# Hard Drive "Read Disk Error Ctrl-Alt-Del to Restart" on Startup



## konman795 (Oct 23, 2009)

Hi, I have just purchased a Brand new 300GB Velociraptor and I'm having problems getting a consistent startup 

So I loaded Bios defaults and installed windows 7 enterprise x64 and everything works out.  Then I restart and "Read Disk Error Ctrl-Alt-Delete" shows up on a plain black screen and it keeps doing this.  The thing is, this happens only sometimes, I've actually been able to load windows 7 all the way once before to the desktop and ran a chkdsk immediately and everything checked out.  I'm not sure if it has to do with the sata configuration in my bios, I've tried all of them (IDE, AHCI, RAID Ready), and they all end up with the same result.

I didn't have this problem with my 2 74GB Raptors though, shouldn't dealing with one hard drive be easier?!


----------



## Sommer (Oct 24, 2009)

I had the same problem, turned out to be a bad memory stick.

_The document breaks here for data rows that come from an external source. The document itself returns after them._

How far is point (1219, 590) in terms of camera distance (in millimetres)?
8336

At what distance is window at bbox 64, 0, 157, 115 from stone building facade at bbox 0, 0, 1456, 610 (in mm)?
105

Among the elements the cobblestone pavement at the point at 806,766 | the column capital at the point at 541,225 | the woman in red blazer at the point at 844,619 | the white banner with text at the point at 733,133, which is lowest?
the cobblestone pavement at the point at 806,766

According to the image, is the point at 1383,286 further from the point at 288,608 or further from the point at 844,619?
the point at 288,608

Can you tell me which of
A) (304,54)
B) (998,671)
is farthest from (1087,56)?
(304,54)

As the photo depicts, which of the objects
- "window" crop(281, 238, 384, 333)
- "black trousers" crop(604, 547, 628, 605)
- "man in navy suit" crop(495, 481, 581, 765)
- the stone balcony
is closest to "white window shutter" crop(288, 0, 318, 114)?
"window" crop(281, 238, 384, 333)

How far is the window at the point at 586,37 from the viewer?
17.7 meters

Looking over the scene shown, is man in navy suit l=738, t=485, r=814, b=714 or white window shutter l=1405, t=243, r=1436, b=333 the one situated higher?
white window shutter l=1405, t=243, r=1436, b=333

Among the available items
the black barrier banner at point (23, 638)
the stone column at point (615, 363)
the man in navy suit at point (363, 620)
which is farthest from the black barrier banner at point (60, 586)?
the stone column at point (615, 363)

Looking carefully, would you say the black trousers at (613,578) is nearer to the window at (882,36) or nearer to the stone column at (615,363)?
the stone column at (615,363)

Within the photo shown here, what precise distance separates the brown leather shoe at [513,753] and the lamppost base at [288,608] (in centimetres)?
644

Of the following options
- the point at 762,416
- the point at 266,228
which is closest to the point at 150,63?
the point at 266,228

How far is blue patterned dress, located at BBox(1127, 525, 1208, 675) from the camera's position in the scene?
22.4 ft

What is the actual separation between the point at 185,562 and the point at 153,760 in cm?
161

This is what I found on the net, don't remember the site now, but for what's it worth:



> "A disk read error occurred Press Ctrl + Alt + Del to restart"
> 
> This is one of the most frustrating error messages you can ever deal with. Sometimes the fix is simple, sometimes it's a complete pain. Having recently dealt with this again, I thought I'd post my thoughts in the hopes that it helps someone else out there.
> 
> ...


----------